HONG KONG – November was a month of major leadership changes around the world, including Xi Jinping’s confirmation as China’s top official and US President Barack Obama’s re-election. The changes highlighted the sharp differences between the two countries’ political systems. Yet the two countries share similar national development goals:increasing their citizens’ prosperity, narrowing social inequities, and addressing environmental sustainability.
The fact is that rapid social, technological, and environmental change is challenging both the Western and Chinese models of governance and development, with both requiring significant reform. And both countries’ leaders must deliver reforms within a limited tenure, with limited resources, and within a global context of trade rivalry and interdependence.
In the United States, where markets, the judiciary, and regulation are highly developed, the imperative is not institutional reform, but policy reform – addressing the weak fiscal position, income and wealth inequities, unemployment, health care, and deteriorating physical infrastructure.

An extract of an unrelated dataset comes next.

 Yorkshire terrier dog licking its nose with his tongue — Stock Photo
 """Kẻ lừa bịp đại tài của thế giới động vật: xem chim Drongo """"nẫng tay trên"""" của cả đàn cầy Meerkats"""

For China, the issue largely concerns the design and implementation of the next stage of institutional reforms to sustain economic growth and efficiency, reduce social inequality, remove market distortions, address environmental deterioration, and combat corruption. As China becomes a more urban and elderly middle-income society, the challenge for the new leadership is not only to meet the population’s need for employment, health care, and social security, but also to improve governance and state effectiveness by establishing checks and balances on political power.